Siam tutti, a Natale, un po’ re Magi.
Negli empori, fanghiglia e affollamento.
Gente carica di mucchi di pacchetti
mette un bancone sotto accerchiamento
per un po’ di croccante al gusto di caffè:
così ciascuno è cammello e insieme re.
Reticelle, sacchetti, borse della spesa,
berretti, cravatte che vanno di traverso.
Effluvi di vodka, pino e baccalà,
e di cannella, mandarini e mele.
Marea di volti, per via del vento misto a neve
il sentiero verso Betlemme non si vede.
Come viviamo il Natale nel nostro tempo? Fiumi di parole per descrivere il giorno più magico dell’anno e poi pochi fatti, troppo esiguo il sentimento che ci anima, probabilmente solo troppo esteriore.
Iosif Brodskij, straordinario poeta russo morto nel 1996, ha composto una raccolta di diciotto componimenti sul Natale. Si tratta, come ha ricordato il poeta stesso in un’intervista degli anni ’90, di poesie scritte ogni anno proprio in occasione della nascita di Cristo, “quasi come un augurio” , discontinue però dal punto di vista cronologico, perché spesso tra un componimento e l’altro c’è una pausa di molti anni.
La festività natalizia è comunque spesso soltanto lo spunto per riflessioni, talvolta amare e pungenti, lontane dal tema principale. Questa poesia in particolare, 24 dicembre 1971, è emblematica e suggestiva. Nelle prime due strofe il poeta si sofferma con spirito critico sul tema del consumismo che è diventato l’aspetto più importante del nostro Natale, mentre è chiaro che abbiamo perso di vista la rotta per Betlemme.
Quelli che portano i modesti doni
saltano sui mezzi, sfondano i portoni,
spariscono negli abissi dei cortili,
eppure sanno che la grotta è vuota:
niente greppia, né un bue con l’asinello,
o Colei che circonfusa è da un aureo anello.

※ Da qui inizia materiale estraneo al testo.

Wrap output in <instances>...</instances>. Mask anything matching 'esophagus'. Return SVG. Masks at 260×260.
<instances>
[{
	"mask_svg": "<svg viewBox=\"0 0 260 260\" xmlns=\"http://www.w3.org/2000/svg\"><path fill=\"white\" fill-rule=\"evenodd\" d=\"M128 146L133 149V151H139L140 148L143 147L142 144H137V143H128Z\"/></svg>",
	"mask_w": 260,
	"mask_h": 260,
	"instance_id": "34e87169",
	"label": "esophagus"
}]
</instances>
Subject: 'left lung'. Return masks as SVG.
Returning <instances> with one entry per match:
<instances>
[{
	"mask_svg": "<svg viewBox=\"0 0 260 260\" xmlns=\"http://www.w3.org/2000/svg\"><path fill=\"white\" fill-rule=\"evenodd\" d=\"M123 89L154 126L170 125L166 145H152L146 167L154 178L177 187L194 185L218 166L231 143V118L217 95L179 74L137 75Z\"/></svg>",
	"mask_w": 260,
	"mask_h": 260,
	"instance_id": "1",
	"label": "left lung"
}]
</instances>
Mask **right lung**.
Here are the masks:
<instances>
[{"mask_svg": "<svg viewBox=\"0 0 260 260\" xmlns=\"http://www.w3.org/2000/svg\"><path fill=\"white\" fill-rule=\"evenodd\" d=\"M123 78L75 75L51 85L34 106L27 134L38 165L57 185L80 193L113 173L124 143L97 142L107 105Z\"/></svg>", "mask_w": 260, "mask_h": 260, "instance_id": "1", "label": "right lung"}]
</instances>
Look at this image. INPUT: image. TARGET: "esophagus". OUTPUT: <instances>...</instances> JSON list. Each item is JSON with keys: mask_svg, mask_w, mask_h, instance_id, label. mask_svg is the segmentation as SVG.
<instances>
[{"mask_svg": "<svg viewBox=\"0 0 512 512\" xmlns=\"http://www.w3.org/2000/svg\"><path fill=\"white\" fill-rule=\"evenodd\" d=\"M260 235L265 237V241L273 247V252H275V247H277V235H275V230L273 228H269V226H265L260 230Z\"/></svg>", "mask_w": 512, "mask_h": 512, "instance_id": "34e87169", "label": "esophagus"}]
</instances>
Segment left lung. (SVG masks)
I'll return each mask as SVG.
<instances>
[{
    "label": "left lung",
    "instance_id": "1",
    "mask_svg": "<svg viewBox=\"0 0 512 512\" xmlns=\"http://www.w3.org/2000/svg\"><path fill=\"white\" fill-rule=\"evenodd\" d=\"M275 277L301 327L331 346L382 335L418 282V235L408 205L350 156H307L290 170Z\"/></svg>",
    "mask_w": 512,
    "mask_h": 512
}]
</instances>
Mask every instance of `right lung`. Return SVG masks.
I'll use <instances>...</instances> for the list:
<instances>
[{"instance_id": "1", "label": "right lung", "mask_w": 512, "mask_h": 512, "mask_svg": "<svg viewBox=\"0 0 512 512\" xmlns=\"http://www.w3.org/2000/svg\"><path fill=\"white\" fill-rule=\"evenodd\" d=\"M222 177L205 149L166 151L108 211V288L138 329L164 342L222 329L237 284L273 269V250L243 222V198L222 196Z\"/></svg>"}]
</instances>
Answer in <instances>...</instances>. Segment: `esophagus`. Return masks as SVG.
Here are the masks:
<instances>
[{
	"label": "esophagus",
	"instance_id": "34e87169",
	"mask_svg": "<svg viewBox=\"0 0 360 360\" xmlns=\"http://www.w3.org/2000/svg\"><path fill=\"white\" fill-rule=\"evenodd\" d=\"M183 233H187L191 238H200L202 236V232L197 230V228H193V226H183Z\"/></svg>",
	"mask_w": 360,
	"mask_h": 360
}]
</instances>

Il vuoto. Ma basta immaginarlo con la mente,
e dal nulla, di colpo, un guizzo luminoso.
Deve saperlo Erode che quanto più è potente,
tanto più certo, ineludibile è l’evento prodigioso.
La costanza di tale affinità
è il meccanismo fondante della Natività.
Un vuoto riempie l’aria. Tuttavia il Natale ha il potere di travalicare il vuoto stesso. Ognuno di noi può ricevere il senso di questa Nascita e spezzare la catena di morte innescata da Erode.
E adesso ovunque festeggiano
Il Suo avvento, mettendo tutti i tavoli vicino.
Ancora non serve la stella nel turchino,
ma già si può vedere da lontano
la buona volontà di ogni figlio d’Adamo,
mentre i pastori attizzano i falò.
Fiocca la neve: non fumano i comignoli
sui tetti, squillano invece. I volti come macchie.
Erode beve. Le donne nascondono i piccini.
Chi sta giungendo – non si può sapere:
ignoriamo i presagi, e il cuore sull’istante
potrebbe non ravvisare un forestiero nel viandante.
Ma quando, nella corrente della porta spalancata,
una figura avvolta nello scialle emerge
dalla foschia fitta della notte,
senti esistere in te senza vergogna
il Bambino e lo Spirito Santo;
poi guardi il cielo ed eccola – la stella.
Nella parte finale di questa costruzione poetica Brodskij lancia il suo augurio. Ognuno di noi può lasciarsi invadere dal mistero e dalla magia del Natale. Gli occhi dei figli di Adamo possono ancora riconoscere nella Stella la guida.
Questi versi sono un lungo viaggio durante il quale il lettore ha modo di soffermarsi e di capire, attraverso le immagini e la sensibilità, anche schietta e amara, del poeta, ciò che il Natale potrebbe e dovrebbe essere per ciascuno.